新しい企画
「……神戸……ですか?」
堂島は躊躇なく神戸へ行けと言い切った。
これは、この企画のミライのモンスターの発掘を私に任せるつもりがないということだ。
もし、私に全てを任せるつもりであるならば、まずはJリーグ各クラブに企画を説明した上で当たれと、堂島は言うだろう。
それを神戸に行けと言い切るということは、既にターゲットとなる未来の有望株が神戸にいるということだろう。
「神戸の星を取材してこい。第一回目は神戸の星で行く」
「アラベリオスの荒川君ですか?」
神戸アラベリオスの荒川凌平。その名前は私も知っていた。
神戸アラベリオスはJ1でも上位に入る強豪で、荒川凌平は今季16歳にしてアラベリオスでレギュラーを取りつつある天才DFだ。
世代別日本代表でもキャプテンを務め、サッカー界では次代を引っ張って行く中心選手と見られている。
「この企画をするなら最初にピックアップするのは荒川凌平しかいないだろ?」
堂島の言う通り、荒川はサッカー界の未来の顔だ。しかし……
「わかりますけど……つまらなくないですか?」
安易に若手ナンバーワンプレーヤーを特集……安易な企画を安易に進めた記事を読者は面白いと思ってもらえるだろうか?
そう思い私は堂島に言ったのだが……
「紹介企画だ。最初は知名度のある有名所をバーンと紹介する。企画で紹介した選手の中から一人は有名になってくれる選手が出てくれんとな」
こいつ……企画のスタートから保険を掛けてやがる。
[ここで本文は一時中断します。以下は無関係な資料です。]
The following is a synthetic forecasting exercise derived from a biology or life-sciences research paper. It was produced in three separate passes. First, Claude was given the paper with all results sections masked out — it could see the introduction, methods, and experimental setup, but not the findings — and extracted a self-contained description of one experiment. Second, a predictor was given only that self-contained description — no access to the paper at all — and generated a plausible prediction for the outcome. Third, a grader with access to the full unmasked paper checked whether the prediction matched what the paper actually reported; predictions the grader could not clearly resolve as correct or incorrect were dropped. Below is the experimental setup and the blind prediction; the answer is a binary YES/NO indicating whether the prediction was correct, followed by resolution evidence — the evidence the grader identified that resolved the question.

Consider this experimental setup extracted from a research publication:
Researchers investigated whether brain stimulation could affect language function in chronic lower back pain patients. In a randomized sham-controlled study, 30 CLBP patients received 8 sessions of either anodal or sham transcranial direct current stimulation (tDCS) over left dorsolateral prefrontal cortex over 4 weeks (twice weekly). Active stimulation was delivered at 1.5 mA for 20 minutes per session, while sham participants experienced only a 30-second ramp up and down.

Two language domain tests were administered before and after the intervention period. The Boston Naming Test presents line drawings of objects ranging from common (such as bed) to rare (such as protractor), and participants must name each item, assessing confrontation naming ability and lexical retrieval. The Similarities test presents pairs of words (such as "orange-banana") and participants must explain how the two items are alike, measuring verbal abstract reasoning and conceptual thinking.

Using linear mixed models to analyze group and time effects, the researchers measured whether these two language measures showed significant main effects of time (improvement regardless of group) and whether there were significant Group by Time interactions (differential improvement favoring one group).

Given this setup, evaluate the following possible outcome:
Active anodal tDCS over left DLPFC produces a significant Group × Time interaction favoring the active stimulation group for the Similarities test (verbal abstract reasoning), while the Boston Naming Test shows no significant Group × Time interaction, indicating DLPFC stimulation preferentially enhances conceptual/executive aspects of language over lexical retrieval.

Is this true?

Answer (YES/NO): NO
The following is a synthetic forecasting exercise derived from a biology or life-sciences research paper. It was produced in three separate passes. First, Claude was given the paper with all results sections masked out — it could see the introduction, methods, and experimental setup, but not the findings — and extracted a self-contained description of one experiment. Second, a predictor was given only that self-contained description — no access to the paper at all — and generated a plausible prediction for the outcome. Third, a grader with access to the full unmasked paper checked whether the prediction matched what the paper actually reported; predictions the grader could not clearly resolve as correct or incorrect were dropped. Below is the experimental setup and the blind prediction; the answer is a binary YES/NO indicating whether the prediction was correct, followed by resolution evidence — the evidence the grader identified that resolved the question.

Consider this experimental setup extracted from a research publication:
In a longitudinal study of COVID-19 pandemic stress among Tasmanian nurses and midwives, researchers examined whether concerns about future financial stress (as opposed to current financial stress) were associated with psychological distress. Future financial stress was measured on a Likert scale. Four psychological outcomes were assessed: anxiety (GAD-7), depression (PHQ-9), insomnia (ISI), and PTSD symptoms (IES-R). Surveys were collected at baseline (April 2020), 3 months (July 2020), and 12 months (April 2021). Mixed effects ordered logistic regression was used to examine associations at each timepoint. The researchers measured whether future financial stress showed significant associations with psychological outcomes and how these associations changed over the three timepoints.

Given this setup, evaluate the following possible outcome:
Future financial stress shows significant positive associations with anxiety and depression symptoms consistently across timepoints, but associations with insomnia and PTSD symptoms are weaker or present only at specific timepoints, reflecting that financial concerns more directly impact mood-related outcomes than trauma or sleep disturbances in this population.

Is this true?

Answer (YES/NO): NO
サッカー好きなら誰もが知っている選手の誰もが知っている情報を載せて、さもうちが発掘した選手ですって、そんなの無理だろう。
そう思ったが、ここで逆らえば堂島は企画を他に回すだろう。
最初の何人か妥協しつつ、将来性のある無名選手をピックアップして紹介する。
それしかないかと、自身を言いくるめて、堂島には、「わかりました」と返事をする。記者になって好きな事を自由に書けないことを知って、仕方なく身につけた処世術を使う。
そんな自分にうんざりしながら、企画の為に私は神戸へ飛んだのだった。